* [Texte]
Lorsque le sensitif se remet de l'émotion que lui cause cette première observation, et qu'il commence à examiner avec calme les phénomènes qui se présentent successivement à sa vue, il reconnaît tout aussitôt que la lumière odique n'est point répandue d'une manière égale sur toute la surface du corps. Certains endroits sont d'un éclat plus vif que les autres. Les mains fixeront tout d'abord son attention. Indépendamment de la lumière dont elles sont imprégnées comme toutes les autres parties du corps, on y observe des feux, ou, pour être plus précis, des flammes qui s'échappent avec une certaine véhémence de l'extrémité de tous les doigts. Bientôt après, le sensitif déclare que la lueur odique présente non-seulement un éclat variable, mais aussi des nuances particulières selon les différentes parties du corps où elle brille. La lumière de la main droite, ainsi que les flammes qui se dégagent des doigts de cette main, sont bleues; celles de la main gauche, d'un rouge éclatant. Enfin, après quelques instants, le sensitif s'aperçoit que le corps humain se trouve divisé par l'od en deux moitiés bien distinctes. Tout le côté droit, depuis la tête jusqu'aux pieds, reluit de la lumière odique bleue; tout le côté opposé est recouvert d'une lueur rouge.

* [Données fournies]
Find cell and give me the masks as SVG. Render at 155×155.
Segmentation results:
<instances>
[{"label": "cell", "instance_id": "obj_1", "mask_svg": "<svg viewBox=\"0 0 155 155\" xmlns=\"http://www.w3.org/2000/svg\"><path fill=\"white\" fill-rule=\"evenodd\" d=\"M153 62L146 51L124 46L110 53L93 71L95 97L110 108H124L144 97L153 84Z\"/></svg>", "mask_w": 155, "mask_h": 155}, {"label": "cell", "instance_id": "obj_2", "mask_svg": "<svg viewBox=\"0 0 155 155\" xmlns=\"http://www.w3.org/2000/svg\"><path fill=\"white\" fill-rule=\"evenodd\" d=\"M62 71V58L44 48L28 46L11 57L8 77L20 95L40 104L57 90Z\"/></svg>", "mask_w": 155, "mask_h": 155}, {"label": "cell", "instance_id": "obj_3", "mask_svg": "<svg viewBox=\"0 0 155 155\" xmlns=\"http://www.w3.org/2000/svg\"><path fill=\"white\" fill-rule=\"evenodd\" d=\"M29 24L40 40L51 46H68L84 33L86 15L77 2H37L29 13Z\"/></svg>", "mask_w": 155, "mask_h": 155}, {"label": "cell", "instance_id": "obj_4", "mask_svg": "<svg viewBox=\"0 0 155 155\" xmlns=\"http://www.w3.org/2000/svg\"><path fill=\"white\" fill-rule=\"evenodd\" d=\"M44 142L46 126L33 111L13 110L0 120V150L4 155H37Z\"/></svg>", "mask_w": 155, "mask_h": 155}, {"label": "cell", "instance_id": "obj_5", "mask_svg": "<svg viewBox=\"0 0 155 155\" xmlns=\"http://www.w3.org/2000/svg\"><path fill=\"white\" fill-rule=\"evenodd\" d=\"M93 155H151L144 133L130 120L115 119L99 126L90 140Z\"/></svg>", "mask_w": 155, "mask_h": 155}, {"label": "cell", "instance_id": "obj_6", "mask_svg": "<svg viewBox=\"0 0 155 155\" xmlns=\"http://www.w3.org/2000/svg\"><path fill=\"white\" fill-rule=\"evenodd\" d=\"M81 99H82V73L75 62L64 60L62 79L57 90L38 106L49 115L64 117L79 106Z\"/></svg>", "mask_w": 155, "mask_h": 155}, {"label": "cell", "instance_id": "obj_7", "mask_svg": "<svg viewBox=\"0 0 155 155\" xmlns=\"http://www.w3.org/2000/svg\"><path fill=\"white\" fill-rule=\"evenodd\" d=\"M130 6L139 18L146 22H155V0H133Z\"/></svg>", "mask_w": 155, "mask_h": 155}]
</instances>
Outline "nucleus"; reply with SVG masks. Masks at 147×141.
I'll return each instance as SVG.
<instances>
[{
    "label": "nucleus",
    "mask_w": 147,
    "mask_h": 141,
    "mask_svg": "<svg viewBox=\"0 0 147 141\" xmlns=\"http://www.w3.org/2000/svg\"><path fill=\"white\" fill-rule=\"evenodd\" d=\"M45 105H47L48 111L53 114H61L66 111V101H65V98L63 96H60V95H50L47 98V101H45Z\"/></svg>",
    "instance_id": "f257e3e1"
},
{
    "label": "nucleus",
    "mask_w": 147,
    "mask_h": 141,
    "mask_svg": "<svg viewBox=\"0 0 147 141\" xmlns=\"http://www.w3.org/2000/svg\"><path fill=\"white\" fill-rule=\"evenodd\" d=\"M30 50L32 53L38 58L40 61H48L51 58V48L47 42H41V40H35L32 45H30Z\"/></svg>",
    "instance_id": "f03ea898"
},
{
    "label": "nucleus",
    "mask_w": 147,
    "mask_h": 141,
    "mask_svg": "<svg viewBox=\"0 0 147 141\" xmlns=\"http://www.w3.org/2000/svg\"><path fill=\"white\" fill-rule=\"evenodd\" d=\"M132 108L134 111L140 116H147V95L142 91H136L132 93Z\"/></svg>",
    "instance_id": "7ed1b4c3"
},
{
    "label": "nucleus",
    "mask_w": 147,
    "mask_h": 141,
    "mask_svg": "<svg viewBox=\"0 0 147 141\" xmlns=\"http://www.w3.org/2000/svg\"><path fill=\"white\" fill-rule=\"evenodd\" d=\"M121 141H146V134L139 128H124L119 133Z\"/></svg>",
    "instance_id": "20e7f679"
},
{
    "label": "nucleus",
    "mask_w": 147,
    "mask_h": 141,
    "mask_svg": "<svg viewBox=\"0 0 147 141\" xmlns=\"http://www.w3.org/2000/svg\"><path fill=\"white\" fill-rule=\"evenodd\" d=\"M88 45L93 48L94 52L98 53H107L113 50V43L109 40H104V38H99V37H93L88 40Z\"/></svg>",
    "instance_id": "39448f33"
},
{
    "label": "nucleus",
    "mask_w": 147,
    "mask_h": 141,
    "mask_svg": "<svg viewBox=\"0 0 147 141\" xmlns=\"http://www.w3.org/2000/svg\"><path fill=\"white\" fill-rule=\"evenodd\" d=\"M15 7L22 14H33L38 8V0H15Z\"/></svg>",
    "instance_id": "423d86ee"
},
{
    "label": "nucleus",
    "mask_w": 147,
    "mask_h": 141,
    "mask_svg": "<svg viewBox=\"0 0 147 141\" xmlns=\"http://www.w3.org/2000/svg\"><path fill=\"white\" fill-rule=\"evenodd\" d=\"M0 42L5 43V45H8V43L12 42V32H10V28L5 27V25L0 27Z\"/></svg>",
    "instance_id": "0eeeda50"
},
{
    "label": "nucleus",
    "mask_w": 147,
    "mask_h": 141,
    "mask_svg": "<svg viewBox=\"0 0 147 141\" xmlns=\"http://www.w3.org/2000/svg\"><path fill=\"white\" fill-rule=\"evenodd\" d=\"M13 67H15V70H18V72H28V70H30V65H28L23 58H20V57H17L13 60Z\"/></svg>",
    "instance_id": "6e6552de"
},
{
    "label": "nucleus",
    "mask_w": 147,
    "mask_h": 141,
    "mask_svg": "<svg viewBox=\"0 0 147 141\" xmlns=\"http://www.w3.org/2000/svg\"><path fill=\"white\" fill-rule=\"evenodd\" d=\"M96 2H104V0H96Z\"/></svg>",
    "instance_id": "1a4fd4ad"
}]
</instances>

* [Consignes]
[1] D'après le texte sur la lumière odique, de quelle couleur est la lumière de la main gauche ?
[2] Renvoyez, s'il vous plaît, chaque ligne de la liste qui contient le mot « masks ».
Le texte et la liste n'ont aucun rapport entre eux.

* [Réponses par tâche]
[1] Elle est d'un rouge éclatant.

[2]
Find cell and give me the masks as SVG. Render at 155×155.
Outline "nucleus"; reply with SVG masks. Masks at 147×141.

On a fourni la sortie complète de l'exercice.